Zhou Fang (周昉) followed from the genius of Wu Daozi, his contemporary. Zhou painted for the Emperor, the themes of his artwork would cover religious subjects and everyday life. He created paintings that represented goddesses who were modeled after imperial court ladies, a development that indicated religious painting was to become more realistic, and that secular painting was beginning to take on its initial form. His portrait paintings emphasized real life, and as forerunners of secular lady paintings, they had a big influence on later paintings of court ladies.

The great poet Wang Wei (王維) first created the brush and ink painting of shan-shui, literally "mountains and waters" (水墨山水畫). He further combined literature, especially poetry, with painting. The use of line in painting became much more calligraphic than in the early period.

···

* What the exercise asks: Say whether each statement agrees with the text on Zhou Fang and Wang Wei, answering yes or no and quoting the words that decide it: (a) Zhou Fang painted for the Emperor. (b) Wang Wei kept poetry apart from painting. (c) The use of line in painting became less calligraphic than in the early period.

···

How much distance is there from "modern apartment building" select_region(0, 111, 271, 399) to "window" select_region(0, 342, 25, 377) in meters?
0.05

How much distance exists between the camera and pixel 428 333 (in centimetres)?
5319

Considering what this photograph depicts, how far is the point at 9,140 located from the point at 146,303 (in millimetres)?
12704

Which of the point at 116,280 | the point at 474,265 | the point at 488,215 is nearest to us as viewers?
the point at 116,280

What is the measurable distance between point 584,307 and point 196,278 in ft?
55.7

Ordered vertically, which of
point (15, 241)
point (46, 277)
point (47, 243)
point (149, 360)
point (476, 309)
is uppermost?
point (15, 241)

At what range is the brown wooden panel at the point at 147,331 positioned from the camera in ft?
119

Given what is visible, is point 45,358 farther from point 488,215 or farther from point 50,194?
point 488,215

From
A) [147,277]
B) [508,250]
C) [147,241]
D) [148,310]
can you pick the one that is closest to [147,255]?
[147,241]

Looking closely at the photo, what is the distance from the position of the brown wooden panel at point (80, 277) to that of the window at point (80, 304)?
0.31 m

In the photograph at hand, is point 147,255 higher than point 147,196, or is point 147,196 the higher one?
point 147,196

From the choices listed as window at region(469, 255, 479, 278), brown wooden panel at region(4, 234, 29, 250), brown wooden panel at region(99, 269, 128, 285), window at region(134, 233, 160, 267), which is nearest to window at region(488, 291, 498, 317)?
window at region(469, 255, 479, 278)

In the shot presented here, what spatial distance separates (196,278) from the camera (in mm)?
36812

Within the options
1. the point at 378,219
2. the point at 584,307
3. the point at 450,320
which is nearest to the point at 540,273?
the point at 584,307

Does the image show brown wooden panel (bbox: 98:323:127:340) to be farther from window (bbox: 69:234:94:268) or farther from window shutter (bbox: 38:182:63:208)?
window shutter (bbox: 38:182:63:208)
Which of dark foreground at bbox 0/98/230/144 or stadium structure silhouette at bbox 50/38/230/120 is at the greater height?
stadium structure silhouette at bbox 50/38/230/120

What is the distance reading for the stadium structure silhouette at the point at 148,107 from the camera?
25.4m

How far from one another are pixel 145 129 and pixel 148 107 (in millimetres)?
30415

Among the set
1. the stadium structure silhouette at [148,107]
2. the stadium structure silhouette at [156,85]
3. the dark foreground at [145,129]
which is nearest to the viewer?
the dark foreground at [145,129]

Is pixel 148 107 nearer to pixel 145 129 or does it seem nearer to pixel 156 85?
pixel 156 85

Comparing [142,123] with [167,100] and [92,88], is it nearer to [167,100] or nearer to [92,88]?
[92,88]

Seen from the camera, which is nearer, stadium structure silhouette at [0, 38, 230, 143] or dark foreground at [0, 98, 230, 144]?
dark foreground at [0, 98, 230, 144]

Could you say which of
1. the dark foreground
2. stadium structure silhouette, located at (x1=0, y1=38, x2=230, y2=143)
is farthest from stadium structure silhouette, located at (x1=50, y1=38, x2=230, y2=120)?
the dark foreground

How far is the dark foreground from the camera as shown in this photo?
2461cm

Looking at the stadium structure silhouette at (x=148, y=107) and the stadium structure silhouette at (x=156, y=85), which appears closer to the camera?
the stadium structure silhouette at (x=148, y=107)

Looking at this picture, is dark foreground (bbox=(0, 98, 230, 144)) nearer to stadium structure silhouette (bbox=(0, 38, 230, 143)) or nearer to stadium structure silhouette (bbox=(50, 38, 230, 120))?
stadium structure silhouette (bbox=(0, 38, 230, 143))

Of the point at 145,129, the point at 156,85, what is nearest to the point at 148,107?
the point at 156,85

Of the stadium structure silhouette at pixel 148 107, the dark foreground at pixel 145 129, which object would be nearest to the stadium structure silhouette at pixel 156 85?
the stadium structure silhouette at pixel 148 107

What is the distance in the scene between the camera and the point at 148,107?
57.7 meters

···

* Exercise result:
(a) Yes: "Zhou painted for the Emperor"
(b) No: "He further combined literature, especially poetry, with painting."
(c) No: "The use of line in painting became much more calligraphic than in the early period."